Time Complexity Analysis:

  • Sorting: O(n log n), where n is the length of nums.
  • Binary Search: O(log(max_dist - min_dist)), where max_dist and min_dist are the maximum and minimum distances. In the worst case, max_dist - min_dist is O(n), so binary search is approximately O(log n).
  • Counting Function: The counting function uses binary search within the loop, so its time complexity is O(n log n).

Therefore, the overall time complexity is dominated by sorting and the counting function, resulting in O(n log n).

Space Complexity:

The space complexity is dominated by the sorted array (in-place sorting can be used to reduce this, but it’s generally O(n) for auxiliary space), making it O(n).
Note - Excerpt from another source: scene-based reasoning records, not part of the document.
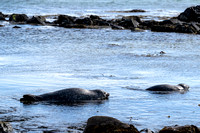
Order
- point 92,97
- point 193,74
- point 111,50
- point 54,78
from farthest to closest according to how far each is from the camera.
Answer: point 111,50
point 193,74
point 54,78
point 92,97

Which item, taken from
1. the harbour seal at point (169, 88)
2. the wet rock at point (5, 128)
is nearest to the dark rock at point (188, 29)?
the harbour seal at point (169, 88)

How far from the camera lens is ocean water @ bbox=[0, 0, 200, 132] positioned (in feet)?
29.0

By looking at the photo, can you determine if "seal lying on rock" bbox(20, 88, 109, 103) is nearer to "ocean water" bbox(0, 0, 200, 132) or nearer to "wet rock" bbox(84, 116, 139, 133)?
"ocean water" bbox(0, 0, 200, 132)

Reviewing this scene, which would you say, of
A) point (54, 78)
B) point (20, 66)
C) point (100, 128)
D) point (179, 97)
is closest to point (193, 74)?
point (179, 97)

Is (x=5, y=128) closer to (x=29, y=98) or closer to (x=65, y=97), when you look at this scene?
(x=29, y=98)

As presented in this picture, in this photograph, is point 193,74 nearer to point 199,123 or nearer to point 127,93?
point 127,93

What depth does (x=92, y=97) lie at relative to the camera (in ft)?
34.9

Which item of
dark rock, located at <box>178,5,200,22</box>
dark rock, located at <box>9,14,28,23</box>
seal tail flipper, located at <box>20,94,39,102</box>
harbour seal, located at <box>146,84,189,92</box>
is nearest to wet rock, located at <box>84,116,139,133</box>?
seal tail flipper, located at <box>20,94,39,102</box>

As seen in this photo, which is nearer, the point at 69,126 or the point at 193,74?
the point at 69,126

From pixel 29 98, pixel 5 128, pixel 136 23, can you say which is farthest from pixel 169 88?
pixel 136 23

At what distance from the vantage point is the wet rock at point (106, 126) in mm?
6742

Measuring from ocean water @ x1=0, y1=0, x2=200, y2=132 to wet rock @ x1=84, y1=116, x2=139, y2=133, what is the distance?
90 cm

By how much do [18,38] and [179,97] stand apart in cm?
1762

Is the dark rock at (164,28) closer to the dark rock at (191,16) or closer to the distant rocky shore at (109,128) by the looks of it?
the dark rock at (191,16)
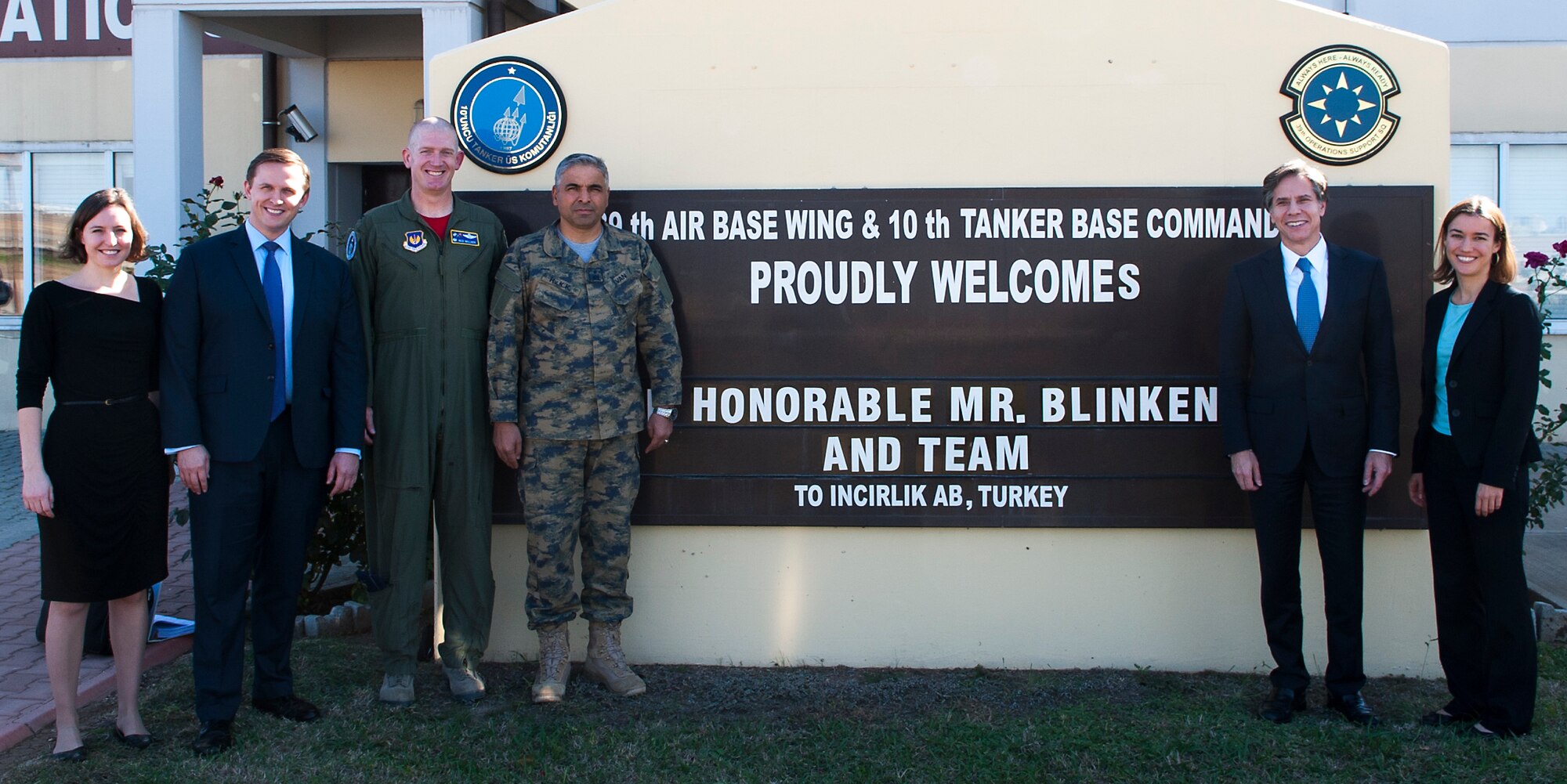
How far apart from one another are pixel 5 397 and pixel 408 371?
8.26 metres

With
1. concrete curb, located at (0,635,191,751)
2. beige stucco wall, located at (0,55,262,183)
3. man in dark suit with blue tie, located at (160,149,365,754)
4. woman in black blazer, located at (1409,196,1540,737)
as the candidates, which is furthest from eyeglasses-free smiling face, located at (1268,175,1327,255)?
beige stucco wall, located at (0,55,262,183)

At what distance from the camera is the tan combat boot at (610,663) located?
4184 mm

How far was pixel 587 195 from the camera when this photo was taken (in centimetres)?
393

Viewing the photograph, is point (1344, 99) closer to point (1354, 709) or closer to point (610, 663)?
point (1354, 709)

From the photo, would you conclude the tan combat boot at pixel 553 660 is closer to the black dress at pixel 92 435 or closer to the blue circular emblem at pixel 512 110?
the black dress at pixel 92 435

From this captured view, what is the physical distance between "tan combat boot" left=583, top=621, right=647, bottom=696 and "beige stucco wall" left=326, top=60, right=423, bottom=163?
569cm

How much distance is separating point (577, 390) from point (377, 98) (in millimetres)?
5768

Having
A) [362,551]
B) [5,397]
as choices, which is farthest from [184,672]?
[5,397]

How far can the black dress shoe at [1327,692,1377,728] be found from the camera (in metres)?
3.78

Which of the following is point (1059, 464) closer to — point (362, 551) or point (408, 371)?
point (408, 371)

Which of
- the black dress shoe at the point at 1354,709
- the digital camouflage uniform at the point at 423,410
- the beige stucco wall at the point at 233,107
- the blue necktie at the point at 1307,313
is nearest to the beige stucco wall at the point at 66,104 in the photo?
the beige stucco wall at the point at 233,107

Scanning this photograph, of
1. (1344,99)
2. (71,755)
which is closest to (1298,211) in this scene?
(1344,99)

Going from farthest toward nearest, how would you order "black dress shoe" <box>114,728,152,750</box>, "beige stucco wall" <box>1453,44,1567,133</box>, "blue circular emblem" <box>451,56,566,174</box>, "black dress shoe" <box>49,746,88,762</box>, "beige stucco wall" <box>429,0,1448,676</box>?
1. "beige stucco wall" <box>1453,44,1567,133</box>
2. "blue circular emblem" <box>451,56,566,174</box>
3. "beige stucco wall" <box>429,0,1448,676</box>
4. "black dress shoe" <box>114,728,152,750</box>
5. "black dress shoe" <box>49,746,88,762</box>

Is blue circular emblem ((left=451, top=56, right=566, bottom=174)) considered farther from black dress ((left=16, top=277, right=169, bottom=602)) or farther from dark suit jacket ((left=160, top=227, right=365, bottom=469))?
black dress ((left=16, top=277, right=169, bottom=602))
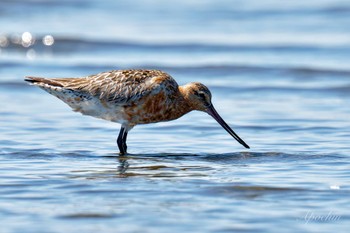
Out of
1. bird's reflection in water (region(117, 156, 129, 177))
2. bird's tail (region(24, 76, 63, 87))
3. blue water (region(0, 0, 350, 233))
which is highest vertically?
bird's tail (region(24, 76, 63, 87))

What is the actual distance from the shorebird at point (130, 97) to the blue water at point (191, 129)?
0.40 meters

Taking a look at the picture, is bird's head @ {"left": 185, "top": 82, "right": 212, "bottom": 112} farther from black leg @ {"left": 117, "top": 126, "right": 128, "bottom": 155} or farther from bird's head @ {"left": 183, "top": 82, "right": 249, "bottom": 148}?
black leg @ {"left": 117, "top": 126, "right": 128, "bottom": 155}

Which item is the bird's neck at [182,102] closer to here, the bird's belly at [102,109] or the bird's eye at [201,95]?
the bird's eye at [201,95]

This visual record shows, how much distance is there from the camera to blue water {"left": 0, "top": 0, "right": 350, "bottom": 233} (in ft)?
26.2

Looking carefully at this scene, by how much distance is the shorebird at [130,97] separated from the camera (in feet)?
34.9

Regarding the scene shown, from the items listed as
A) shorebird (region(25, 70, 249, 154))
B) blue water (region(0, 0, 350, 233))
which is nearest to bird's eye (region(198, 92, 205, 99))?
shorebird (region(25, 70, 249, 154))

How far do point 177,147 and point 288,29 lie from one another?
10379mm

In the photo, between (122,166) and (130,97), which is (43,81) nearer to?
(130,97)

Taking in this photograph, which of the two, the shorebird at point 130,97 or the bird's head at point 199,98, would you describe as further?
the bird's head at point 199,98

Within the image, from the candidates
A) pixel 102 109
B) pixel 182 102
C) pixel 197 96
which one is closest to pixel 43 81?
pixel 102 109

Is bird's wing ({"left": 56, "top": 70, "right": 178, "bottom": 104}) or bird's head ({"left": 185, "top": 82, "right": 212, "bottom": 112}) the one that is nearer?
bird's wing ({"left": 56, "top": 70, "right": 178, "bottom": 104})

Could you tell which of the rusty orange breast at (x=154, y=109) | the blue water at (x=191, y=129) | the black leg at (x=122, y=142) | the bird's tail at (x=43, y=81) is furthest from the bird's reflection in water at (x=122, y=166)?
the bird's tail at (x=43, y=81)

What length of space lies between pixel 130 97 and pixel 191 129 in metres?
1.68

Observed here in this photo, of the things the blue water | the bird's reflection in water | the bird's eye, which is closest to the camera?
the blue water
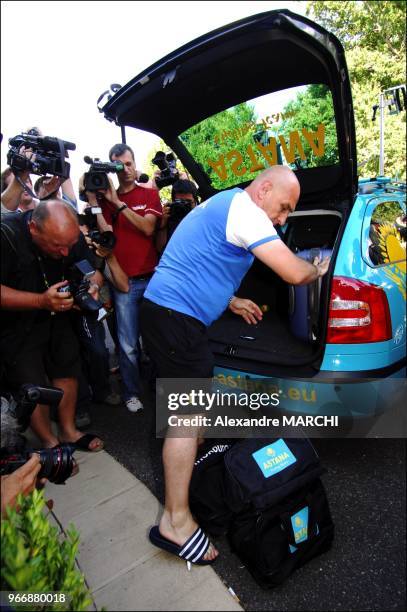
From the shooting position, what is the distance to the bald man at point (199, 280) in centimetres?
175

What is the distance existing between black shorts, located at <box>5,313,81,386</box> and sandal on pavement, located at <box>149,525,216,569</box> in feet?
3.95

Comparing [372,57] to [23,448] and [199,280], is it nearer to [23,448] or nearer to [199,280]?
[199,280]

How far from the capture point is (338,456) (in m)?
2.45

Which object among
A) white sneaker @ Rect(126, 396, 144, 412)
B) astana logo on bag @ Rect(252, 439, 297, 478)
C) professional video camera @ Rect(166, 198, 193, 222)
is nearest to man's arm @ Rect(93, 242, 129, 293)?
professional video camera @ Rect(166, 198, 193, 222)

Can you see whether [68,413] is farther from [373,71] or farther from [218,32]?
[373,71]

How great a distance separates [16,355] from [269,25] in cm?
225

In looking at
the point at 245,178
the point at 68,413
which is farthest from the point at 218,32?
the point at 68,413

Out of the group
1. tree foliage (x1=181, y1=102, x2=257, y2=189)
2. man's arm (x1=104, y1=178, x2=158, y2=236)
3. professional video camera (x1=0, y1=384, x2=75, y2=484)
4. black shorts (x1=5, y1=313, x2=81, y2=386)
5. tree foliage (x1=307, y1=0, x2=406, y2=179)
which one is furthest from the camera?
tree foliage (x1=307, y1=0, x2=406, y2=179)

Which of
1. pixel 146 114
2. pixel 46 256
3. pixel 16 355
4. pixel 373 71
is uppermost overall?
pixel 373 71

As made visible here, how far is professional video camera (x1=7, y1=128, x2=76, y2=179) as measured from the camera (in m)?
2.66

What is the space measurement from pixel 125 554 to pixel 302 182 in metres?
2.57

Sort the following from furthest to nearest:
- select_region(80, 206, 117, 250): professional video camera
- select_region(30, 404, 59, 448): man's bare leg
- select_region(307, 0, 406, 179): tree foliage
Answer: select_region(307, 0, 406, 179): tree foliage
select_region(80, 206, 117, 250): professional video camera
select_region(30, 404, 59, 448): man's bare leg

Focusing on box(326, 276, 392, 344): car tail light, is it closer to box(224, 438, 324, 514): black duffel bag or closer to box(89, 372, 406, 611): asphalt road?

Code Examples (with detailed comments):

Python:

import bisect
 
class Solution:
    def smallestDistancePair(self, nums: List[int], k: int) -> int:
        nums.sort()  # Sort the array
 
        def count(dist):  # Counting function
            cnt = 0
            for i, b in enumerate(nums):
                # Binary search to find j such that nums[j] >= b - dist
                j = bisect_left(nums, b - dist, 0, i) 
                cnt += i - j  # Count pairs with distance <= dist
            return cnt
 
        left, right = 0, nums[-1] - nums[0]  # Initialize search range
        while left < right:  # Binary search
            mid = (left + right) // 2
            if count(mid) >= k:
                right = mid
            else:
                left = mid + 1
        return left

Java:

import java.util.Arrays;
 
class Solution {
    public int smallestDistancePair(int[] nums, int k) {
        Arrays.sort(nums); //Sort the array
 
        int left = 0, right = nums[nums.length - 1] - nums[0]; //Initialize search range
        while (left < right) { //Binary search
            int mid = (left + right) / 2;
            if (count(nums, mid) >= k) {
                right = mid;
            } else {
                left = mid + 1;
            }
        }
        return left;
    }
 
    private int count(int[] nums, int dist) { //Counting function
        int count = 0;
        for (int i = 0; i < nums.length; ++i) {
            int j = 0;
            // Find j such that nums[j] >= nums[i] - dist using binary search (efficient way)
            int left = 0, right = i;
            while (left < right) {
                int mid = (left + right) / 2;
                if (nums[mid] >= nums[i] - dist) {
                    right = mid;
                } else {
                    left = mid + 1;
                }
            }
            count += i - left; //Count pairs
        }
        return count;
    }
}

The other languages (C++, Go, TypeScript, JavaScript) follow a similar structure, with appropriate adaptations for language-specific features (like lower_bound in C++ or bisect_left in Python). The core algorithmic approach remains the same.